Wolff C, Schröder R, Schulz C, Tautz D, Klingler M
Zoologisches Institut der Universität München, Luisenstrasse 14, Germany.
Development. 1998 Sep;125(18):3645-54. doi: 10.1242/dev.125.18.3645.
In short germ embryos, the germ rudiment forms at the posterior ventral side of the egg, while the anterior-dorsal region becomes the extra-embryonic serosa. It is difficult to see how an anterior gradient like that of bicoid in Drosophila could in these embryos be directly involved in patterning of the germ rudiment. Moreover, since it has not yet been possible to recover a bicoid homologue from any species outside the diptera, it has been speculated that the anterior bicoid gradient could be a late addition during insect evolution. We addressed this question by analysing the regulation of potential target genes of bicoid in the short germ embryo of Tribolium castaneum. We demonstrate that homologues of caudal and hunchback from Tribolium are regulated by Drosophila bicoid. In Drosophila, maternal caudal RNA is translationally repressed by bicoid. We find that Tribolium caudal RNA is also translationally repressed by bicoid, when it is transferred into Drosophila embryos under a maternal promoter. This strongly suggests that a functional bicoid homologue must exist in Tribolium. The second target gene, hunchback, is transcriptionally activated by bicoid in Drosophila. Transfer of the regulatory region of Tribolium hunchback into Drosophila also results in regulation by early maternal factors, including bicoid, but in a pattern that is more reminiscent of Tribolium hunchback expression, namely in two early blastoderm domains. Using enhancer mapping constructs and footprinting, we show that caudal activates the posterior of these domains via a specific promoter. Our experiments suggest that a major event in the evolutionary transition from short to long germ embryogenesis was the switch from activation of the hunchback gap domain by caudal to direct activation by bicoid. This regulatory switch can explain how this domain shifted from a posterior location in short germ embryos to its anterior position in long germ insects, and it also suggest how an anterior gradient can pattern the germ rudiment in short germ embryos, i.e. by regulating the expression of caudal.
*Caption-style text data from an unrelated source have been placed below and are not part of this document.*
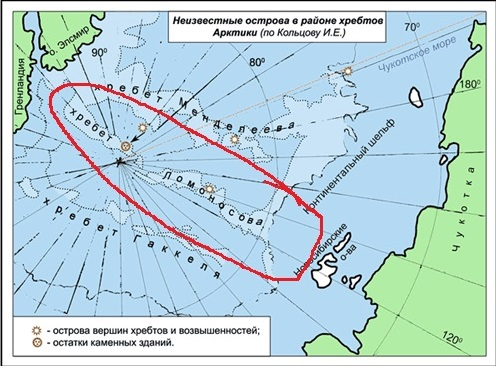 Территория России 3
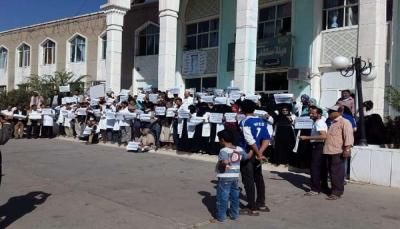 تعز: وقفة احتجاجية لموظفي مستشفى الثورة للمطالبة بصرف مرتباتهم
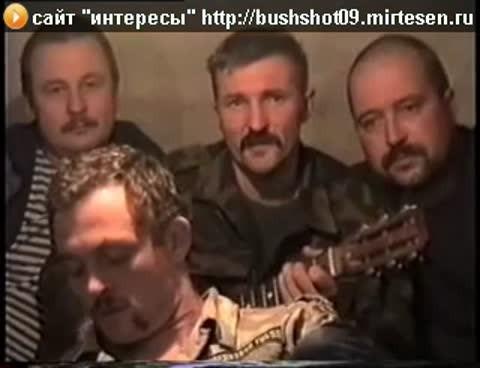 А за туманами Чечни...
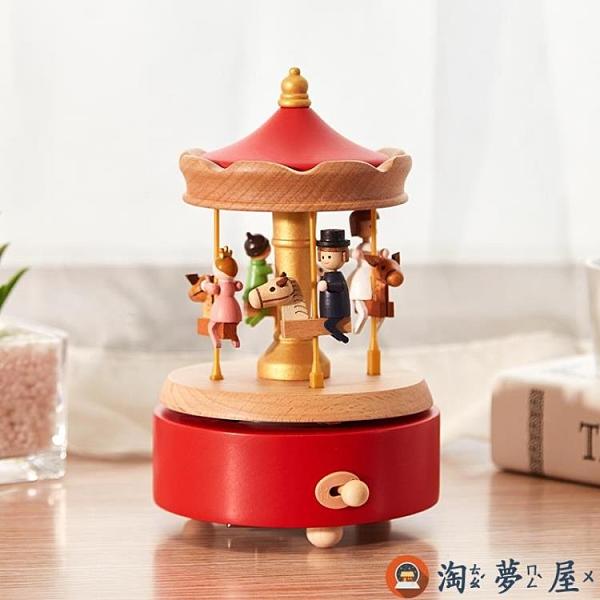 音樂盒旋轉木馬八音盒木質定制生日禮物【淘夢屋】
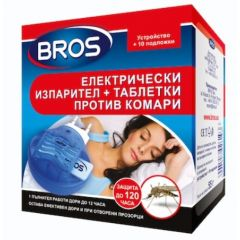 Bros Електрически изпарител против комари с 10 таблетки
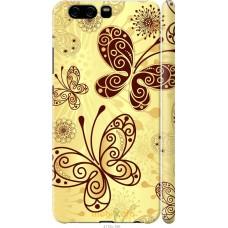 Чехол на Huawei P10 Рисованные бабочки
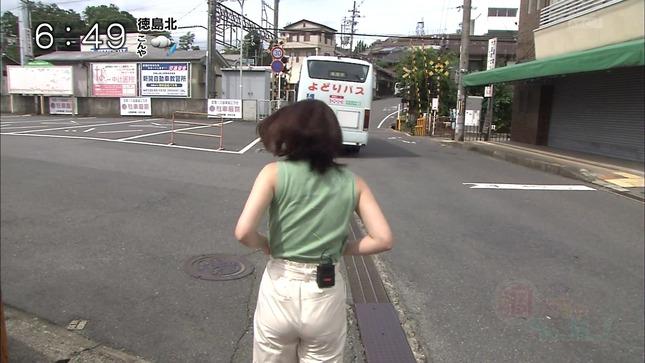 塚本麻里衣 キャスト 6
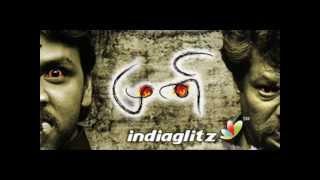 Muni 3 - Ganga New Look Trailer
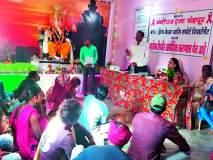 Ganesh Chaturthi 2018; चंद्रपुरात समलैंगिकांचा गणेशोत्सव; स्वातंत्र्याचा श्रीगणेशा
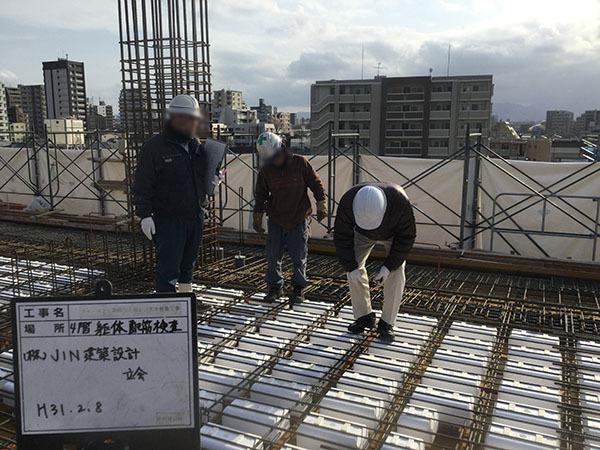 20190208_設計配筋検査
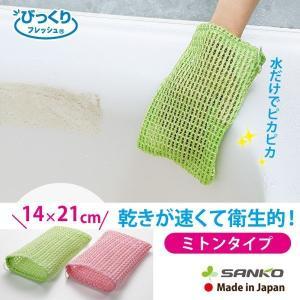 掃除用具 メッシュミトン お風呂 浴室 洗面 水切り スポンジ 蛇口 浴槽 日本製 びっくりフレッシュ サンコー|sanko-online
在短胚型胚胎中,胚原基在卵的后腹侧形成,而前背侧区域则成为胚外浆膜。很难想象果蝇中像双尾那样的前梯度在这些胚胎中如何直接参与胚原基的模式形成。此外,由于尚未能够从双翅目以外的任何物种中找到双尾同源物,因此有人推测前双尾梯度可能是昆虫进化过程中的后期添加物。我们通过分析在赤拟谷盗短胚型胚胎中双尾潜在靶基因的调控来解决这个问题。我们证明,赤拟谷盗的尾和驼背同源物受果蝇双尾调控。在果蝇中,母源尾RNA被双尾翻译抑制。我们发现,当在母源启动子下将赤拟谷盗尾RNA转入果蝇胚胎时,它也被双尾翻译抑制。这强烈表明赤拟谷盗中必须存在功能性的双尾同源物。第二个靶基因驼背,在果蝇中被双尾转录激活。将赤拟谷盗驼背的调控区域转入果蝇也会导致受包括双尾在内的早期母源因子调控,但模式更类似于赤拟谷盗驼背的表达,即在两个早期胚盘区域。使用增强子定位构建体和足迹分析,我们表明尾通过特定启动子激活这些区域的后部。我们的实验表明,从短胚型到长胚型胚胎发育的进化转变中的一个主要事件是从尾激活驼背间隙结构域转变为双尾直接激活。这种调控转换可以解释这个结构域如何从短胚型胚胎中的后部位置转移到长胚型昆虫中的前部位置,并且还表明前梯度如何在短胚型胚胎中对胚原基进行模式形成,即通过调控尾的表达。